Another proposal was to include a permanent Holocaust exhibit on the site. Notwithstanding the nature of the tragedy, it really had little to do with Canada at the time, nor would a memorial to the 5.3 million European Jews killed by the Nazis be all that fair to the other 15.6 million other victims of Nazi totalitarianism. Moreover, concentrating on the Nazis would exclude the victims of other totalitarian regimes that Canadians have fought against – including Imperial Japan, the Soviet Union and Communist China. In any event this proposal was shelved, but the controversy underscored the fact that the War Museum was critically short of space.
While the War Museum remains under the control of the Museum of Civilization, it was able to call on some excellent help to review its position and make suggestions for the future. Barney Danson, a veteran infantryman from WW II and one-time Liberal minister of Defence, was called on to look at the issue and Jack Granatstein, (one of Canada’s leading military historians) also became involved.
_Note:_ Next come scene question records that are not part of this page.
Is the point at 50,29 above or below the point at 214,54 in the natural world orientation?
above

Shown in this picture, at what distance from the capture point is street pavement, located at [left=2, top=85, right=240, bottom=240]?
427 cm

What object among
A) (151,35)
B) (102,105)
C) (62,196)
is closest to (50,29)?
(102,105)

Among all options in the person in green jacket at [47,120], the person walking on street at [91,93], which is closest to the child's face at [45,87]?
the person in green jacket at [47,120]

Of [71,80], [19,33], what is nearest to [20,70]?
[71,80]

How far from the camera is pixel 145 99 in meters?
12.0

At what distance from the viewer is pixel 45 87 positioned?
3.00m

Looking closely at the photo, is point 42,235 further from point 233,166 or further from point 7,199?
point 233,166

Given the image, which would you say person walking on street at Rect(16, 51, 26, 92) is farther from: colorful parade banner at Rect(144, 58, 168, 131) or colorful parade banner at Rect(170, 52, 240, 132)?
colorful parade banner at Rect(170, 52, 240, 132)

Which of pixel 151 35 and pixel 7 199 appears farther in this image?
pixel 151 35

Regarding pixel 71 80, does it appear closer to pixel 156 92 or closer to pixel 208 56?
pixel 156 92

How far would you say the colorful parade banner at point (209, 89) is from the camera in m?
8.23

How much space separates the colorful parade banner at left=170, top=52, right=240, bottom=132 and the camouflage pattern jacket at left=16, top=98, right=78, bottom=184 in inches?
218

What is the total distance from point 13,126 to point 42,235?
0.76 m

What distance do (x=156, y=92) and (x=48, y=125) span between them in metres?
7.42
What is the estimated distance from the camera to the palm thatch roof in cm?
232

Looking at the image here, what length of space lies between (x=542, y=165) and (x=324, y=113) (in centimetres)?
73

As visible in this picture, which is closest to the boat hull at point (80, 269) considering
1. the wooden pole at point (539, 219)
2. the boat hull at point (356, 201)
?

The net result is that the War Museum is to receive a more spacious building – one that will permit a much larger portion of its art and artifacts to be displayed.
There is just one last hiccup. The former RCAF station at Rockcliffe Park in eastern Ottawa has plenty of room and is home to the Aviation Museum. It would have been a natural and perfect partnership to co-locate the War Museum beside it. Alas, when Jean Chretien first came to Ottawa, a large tract of slum housing and dirty industry lay sprawled to the west of the downtown core. The La Breton Flats was demolished as an eyesore and has remained undeveloped since. Sometime in the immediate future, the long empty area will be revitalized with a new series of developments. Unkind rumor has it this revitalization might be a tribute of sorts to a long-serving Prime Minister. The first of the buildings slated to go into the former slum area will be the new War Museum.
Oh well… perfect solutions are unnatural in Ottawa and complaints after long neglect are ungracious. Still, a Rockcliffe site for the new War Museum would have been perfect.